The excerpt was suppose to be a teaser to a larger article:
here is the whole thing:
Liars, Lovers and Heroes by Quartz and Sejnowski
Chapter One

Our Brains, Ourselves




The point of view taken here is neither a "biological" one nor a "sociological" one if that would mean separating these two aspects from each other.
-- Erich Fromm, The Sane Society

There's something disturbing about holding a human brain in your hands. It feels almost sacrilegious, as though you're violating some basic taboo. Even among medical students who think nothing of eating lunch beside the cadaver they're dissecting, you can feel their uneasiness when it comes time to remove the brain. Over the electric whir of a bone saw penetrating the skull just above the ears, someone inevitably tries to ease the strain with a joke.

Cutting away the tangle of fibers holding the brain in place is slow, delicate work, increasing the tension in the room. And when the brain is finally eased out, a sickening, sucking sound breaks the silence as air rushes in to fill the void left behind.

Holding this person's brain, turning it in your hands, you try to block the clichéd image of Hamlet pondering Yorick's skull, but it still floods your mind. You find yourself asking similar questions: What did this brain once think; what secret dreams did it hold; what memories are locked forever deep in its folds? Staring at it, you also can't blot out the thought that you are bound for a similar fate. One day all your hopes and thoughts -- all that you are -- will be reduced to a three-pound clump of silent cells that was once a person.

This book is about the first insights a new kind of brain science is giving us into what makes us who we are. Somehow, your sense of being someone unique -- a thinking, feeling person -- emerges from the workings of the most complex object in the known universe: your brain. If someone close to you has ever suffered a brain injury or disease, you know that the connection between the brain and who you are is all too real. Consider Irene's story.

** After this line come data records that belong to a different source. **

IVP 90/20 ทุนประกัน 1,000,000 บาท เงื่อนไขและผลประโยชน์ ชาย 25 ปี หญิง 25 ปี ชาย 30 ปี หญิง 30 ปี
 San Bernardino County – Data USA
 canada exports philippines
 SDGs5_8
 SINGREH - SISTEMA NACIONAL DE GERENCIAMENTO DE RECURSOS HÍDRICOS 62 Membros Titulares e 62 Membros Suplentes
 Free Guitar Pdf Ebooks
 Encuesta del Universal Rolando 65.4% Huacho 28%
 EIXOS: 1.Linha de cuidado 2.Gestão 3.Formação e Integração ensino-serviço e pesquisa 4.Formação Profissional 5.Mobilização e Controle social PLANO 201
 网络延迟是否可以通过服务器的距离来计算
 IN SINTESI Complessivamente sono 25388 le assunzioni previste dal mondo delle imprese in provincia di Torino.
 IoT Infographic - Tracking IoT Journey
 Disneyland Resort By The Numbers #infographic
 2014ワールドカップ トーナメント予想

She had been denying the signs for a year. Then one day she had trouble finding her way home from her office, her daily commute for the last twenty years. Finally arriving home, shaken and confused, she couldn't deny it any longer. Something was happening to her, and it terrified her. Her husband, Bill, had suspected something was wrong a few weeks earlier when they'd gone out for dinner because Irene said she had forgotten to make it. When they returned home, he had found the dinner she had prepared waiting for them at the table. Trying to protect her pride, he quickly cleared it away without her seeing. But after this latest incident they both realized they couldn't deny the signs anymore.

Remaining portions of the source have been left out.